Added LinearRegressor.SGD constructor (#231)

gyrdym · web-flow · commit c2e771e9f517 · 2022-05-22T22:01:23.000+03:00
diff --git a/CHANGELOG.md b/CHANGELOG.md
@@ -1,5 +1,8 @@
 # Changelog
 
+## 16.14.0
+- `LinearRegressor.SGD` constructor added
+
 ## 16.13.0
 - `RandomBinaryProjectionSearcher`:
     - Distance type considered
diff --git a/README.md b/README.md
@@ -44,6 +44,10 @@ it in web applications.
     - [LogisticRegressor](https://pub.dev/documentation/ml_algo/latest/ml_algo/LogisticRegressor-class.html). 
     A class that performs linear binary classification of data. To use this kind of classifier your data has to be 
     [linearly separable](https://en.wikipedia.org/wiki/Linear_separability).
+    
+    - [LogisticRegressor.SGD](https://pub.dev/documentation/ml_algo/latest/ml_algo/LogisticRegressor/LogisticRegressor.SGD.html). 
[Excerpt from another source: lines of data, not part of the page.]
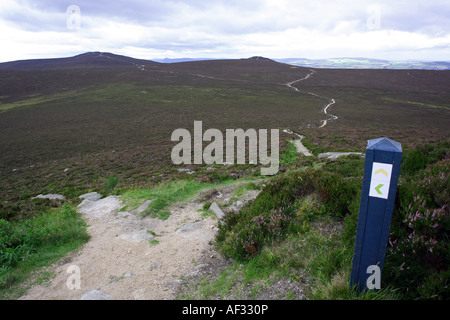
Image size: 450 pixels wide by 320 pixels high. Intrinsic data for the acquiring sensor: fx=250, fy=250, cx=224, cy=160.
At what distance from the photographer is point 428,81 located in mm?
89875

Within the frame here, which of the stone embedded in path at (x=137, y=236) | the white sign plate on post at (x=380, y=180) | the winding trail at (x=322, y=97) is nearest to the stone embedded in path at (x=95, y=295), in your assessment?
the stone embedded in path at (x=137, y=236)

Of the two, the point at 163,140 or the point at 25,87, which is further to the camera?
the point at 25,87

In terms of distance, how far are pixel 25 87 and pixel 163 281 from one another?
350ft

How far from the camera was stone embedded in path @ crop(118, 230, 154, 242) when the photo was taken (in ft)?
20.8

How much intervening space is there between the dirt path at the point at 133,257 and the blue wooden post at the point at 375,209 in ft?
9.33

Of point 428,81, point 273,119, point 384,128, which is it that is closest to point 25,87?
point 273,119

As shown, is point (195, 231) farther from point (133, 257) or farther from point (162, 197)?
point (162, 197)

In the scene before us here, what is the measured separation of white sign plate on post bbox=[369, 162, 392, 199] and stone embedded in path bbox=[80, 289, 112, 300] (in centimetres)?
416

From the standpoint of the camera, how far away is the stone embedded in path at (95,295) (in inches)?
158

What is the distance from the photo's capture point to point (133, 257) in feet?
17.8

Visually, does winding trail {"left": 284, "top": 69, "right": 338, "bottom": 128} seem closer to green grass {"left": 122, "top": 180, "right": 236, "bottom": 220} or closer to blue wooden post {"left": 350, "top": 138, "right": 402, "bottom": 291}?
green grass {"left": 122, "top": 180, "right": 236, "bottom": 220}
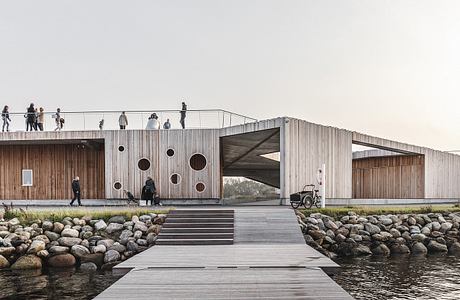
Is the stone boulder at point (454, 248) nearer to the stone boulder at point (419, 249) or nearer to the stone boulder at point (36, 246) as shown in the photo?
the stone boulder at point (419, 249)

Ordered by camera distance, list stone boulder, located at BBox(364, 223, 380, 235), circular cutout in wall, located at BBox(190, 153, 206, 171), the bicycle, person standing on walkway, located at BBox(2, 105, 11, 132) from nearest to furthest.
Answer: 1. stone boulder, located at BBox(364, 223, 380, 235)
2. the bicycle
3. circular cutout in wall, located at BBox(190, 153, 206, 171)
4. person standing on walkway, located at BBox(2, 105, 11, 132)

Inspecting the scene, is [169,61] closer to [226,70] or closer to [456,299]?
[226,70]

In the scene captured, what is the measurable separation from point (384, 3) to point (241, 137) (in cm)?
833

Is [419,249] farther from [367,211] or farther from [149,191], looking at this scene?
[149,191]

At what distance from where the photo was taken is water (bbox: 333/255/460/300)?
790 cm

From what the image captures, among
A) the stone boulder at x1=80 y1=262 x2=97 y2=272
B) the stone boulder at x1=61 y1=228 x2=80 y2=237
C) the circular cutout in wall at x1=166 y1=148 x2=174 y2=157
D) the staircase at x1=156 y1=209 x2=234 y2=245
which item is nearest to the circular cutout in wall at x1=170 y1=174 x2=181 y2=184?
the circular cutout in wall at x1=166 y1=148 x2=174 y2=157

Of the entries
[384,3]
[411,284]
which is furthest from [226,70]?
[411,284]

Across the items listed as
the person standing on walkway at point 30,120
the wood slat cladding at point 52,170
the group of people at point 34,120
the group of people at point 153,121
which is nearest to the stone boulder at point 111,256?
the group of people at point 153,121

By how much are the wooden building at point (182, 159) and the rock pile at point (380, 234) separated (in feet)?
10.1

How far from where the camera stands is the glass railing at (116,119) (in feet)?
60.3

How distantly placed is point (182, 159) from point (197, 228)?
6896mm

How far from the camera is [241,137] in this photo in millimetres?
18234

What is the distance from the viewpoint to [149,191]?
17.2m

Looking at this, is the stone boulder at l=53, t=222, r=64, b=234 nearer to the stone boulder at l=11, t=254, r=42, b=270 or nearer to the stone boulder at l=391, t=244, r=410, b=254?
the stone boulder at l=11, t=254, r=42, b=270
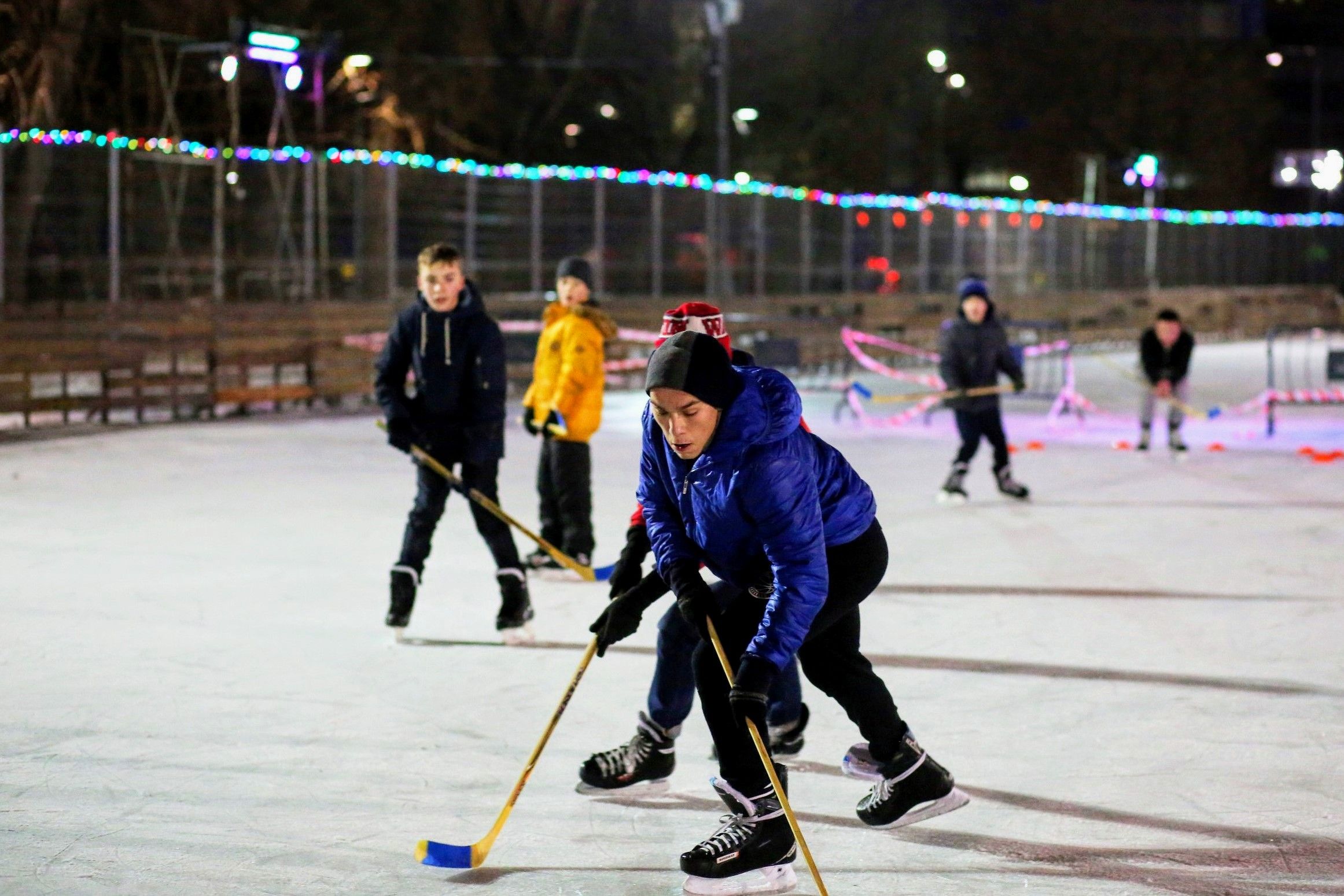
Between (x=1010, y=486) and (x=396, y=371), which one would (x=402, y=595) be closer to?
(x=396, y=371)

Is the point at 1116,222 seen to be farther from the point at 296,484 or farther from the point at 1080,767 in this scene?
the point at 1080,767

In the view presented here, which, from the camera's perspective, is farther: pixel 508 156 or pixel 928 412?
pixel 508 156

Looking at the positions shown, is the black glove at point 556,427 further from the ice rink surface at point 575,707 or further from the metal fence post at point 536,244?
the metal fence post at point 536,244

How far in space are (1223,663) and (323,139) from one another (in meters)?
25.4

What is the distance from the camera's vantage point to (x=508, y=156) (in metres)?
36.0

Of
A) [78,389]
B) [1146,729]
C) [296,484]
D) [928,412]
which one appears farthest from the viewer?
[928,412]

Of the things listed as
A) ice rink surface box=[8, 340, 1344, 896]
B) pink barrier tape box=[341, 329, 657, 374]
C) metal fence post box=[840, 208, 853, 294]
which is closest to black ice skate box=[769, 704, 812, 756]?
ice rink surface box=[8, 340, 1344, 896]

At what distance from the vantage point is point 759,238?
24.1 m

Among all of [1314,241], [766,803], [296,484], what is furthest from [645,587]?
[1314,241]

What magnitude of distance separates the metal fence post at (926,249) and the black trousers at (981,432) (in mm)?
17638

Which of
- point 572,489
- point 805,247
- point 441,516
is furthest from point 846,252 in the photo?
point 441,516

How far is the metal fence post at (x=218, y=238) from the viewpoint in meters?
17.1

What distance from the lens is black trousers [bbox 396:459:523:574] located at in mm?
6488

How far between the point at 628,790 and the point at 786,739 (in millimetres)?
555
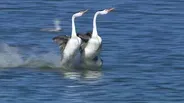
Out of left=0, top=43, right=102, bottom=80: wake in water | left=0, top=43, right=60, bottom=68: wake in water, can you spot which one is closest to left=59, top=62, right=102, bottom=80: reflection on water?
left=0, top=43, right=102, bottom=80: wake in water

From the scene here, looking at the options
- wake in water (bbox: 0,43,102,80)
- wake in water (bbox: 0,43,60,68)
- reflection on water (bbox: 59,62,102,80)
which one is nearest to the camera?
reflection on water (bbox: 59,62,102,80)

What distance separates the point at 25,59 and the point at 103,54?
258 centimetres

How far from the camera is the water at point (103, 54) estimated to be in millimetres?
28880

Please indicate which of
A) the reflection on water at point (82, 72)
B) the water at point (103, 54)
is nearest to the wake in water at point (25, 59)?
the water at point (103, 54)

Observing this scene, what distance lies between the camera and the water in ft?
94.7

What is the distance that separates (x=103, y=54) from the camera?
34.9m

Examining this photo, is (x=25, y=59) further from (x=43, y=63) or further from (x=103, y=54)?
(x=103, y=54)

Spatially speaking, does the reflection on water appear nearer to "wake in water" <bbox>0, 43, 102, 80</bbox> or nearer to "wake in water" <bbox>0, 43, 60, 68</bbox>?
"wake in water" <bbox>0, 43, 102, 80</bbox>

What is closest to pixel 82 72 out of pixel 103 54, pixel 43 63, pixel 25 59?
pixel 43 63

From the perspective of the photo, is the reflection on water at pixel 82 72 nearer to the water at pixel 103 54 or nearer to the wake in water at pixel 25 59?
the water at pixel 103 54

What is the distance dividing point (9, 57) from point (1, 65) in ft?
1.85

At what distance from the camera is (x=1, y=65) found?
107 feet

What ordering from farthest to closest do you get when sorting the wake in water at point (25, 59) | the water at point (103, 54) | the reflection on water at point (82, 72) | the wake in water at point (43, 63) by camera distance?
1. the wake in water at point (25, 59)
2. the wake in water at point (43, 63)
3. the reflection on water at point (82, 72)
4. the water at point (103, 54)

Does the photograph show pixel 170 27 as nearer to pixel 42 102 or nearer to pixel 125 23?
pixel 125 23
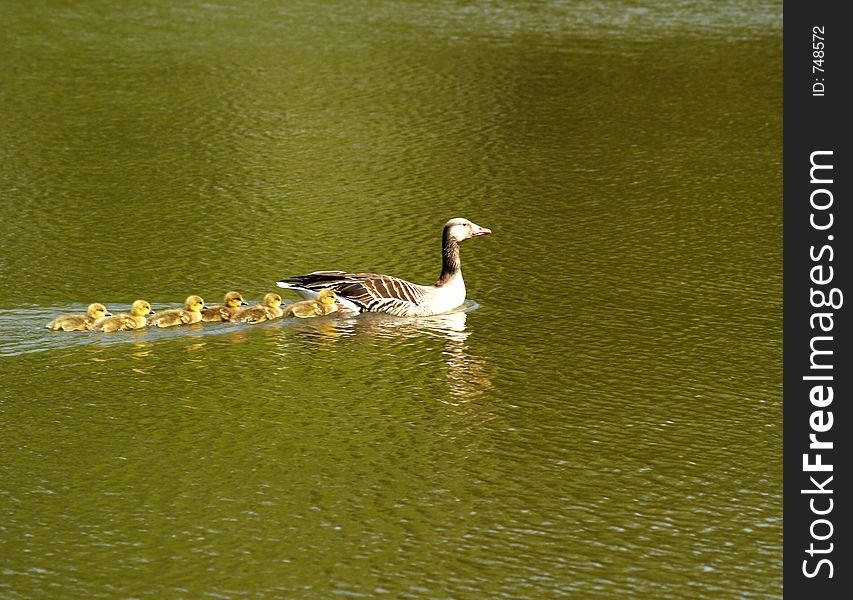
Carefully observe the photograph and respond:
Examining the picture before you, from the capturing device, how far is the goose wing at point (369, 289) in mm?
14430

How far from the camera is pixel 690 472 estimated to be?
10648 mm

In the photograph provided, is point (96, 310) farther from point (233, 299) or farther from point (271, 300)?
point (271, 300)

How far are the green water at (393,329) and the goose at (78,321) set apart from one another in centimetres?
14

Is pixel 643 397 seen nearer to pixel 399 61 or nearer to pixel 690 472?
pixel 690 472

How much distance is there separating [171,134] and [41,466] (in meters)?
11.7

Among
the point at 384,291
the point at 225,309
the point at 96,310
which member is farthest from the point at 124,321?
the point at 384,291

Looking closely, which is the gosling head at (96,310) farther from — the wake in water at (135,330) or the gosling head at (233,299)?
the gosling head at (233,299)

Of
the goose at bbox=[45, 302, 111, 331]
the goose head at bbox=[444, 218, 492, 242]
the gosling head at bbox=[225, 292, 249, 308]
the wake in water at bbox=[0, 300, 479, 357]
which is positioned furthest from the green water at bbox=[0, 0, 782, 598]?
the goose head at bbox=[444, 218, 492, 242]

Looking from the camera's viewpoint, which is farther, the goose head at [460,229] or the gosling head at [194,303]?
the goose head at [460,229]

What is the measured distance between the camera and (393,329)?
1422 cm

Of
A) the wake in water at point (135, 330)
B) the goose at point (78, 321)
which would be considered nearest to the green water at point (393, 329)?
the wake in water at point (135, 330)

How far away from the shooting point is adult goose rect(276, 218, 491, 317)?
1443 centimetres

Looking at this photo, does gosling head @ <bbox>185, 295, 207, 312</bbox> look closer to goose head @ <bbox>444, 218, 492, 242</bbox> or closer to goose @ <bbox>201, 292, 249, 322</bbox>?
goose @ <bbox>201, 292, 249, 322</bbox>

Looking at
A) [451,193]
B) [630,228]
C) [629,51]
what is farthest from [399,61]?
[630,228]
+    Implementation of the logistic regression algorithm based on stochastic gradient descent with L2 regularisation. 
+    To use this kind of classifier your data has to be [linearly separable](https://en.wikipedia.org/wiki/Linear_separability).
 
     - [SoftmaxRegressor](https://pub.dev/documentation/ml_algo/latest/ml_algo/SoftmaxRegressor-class.html). 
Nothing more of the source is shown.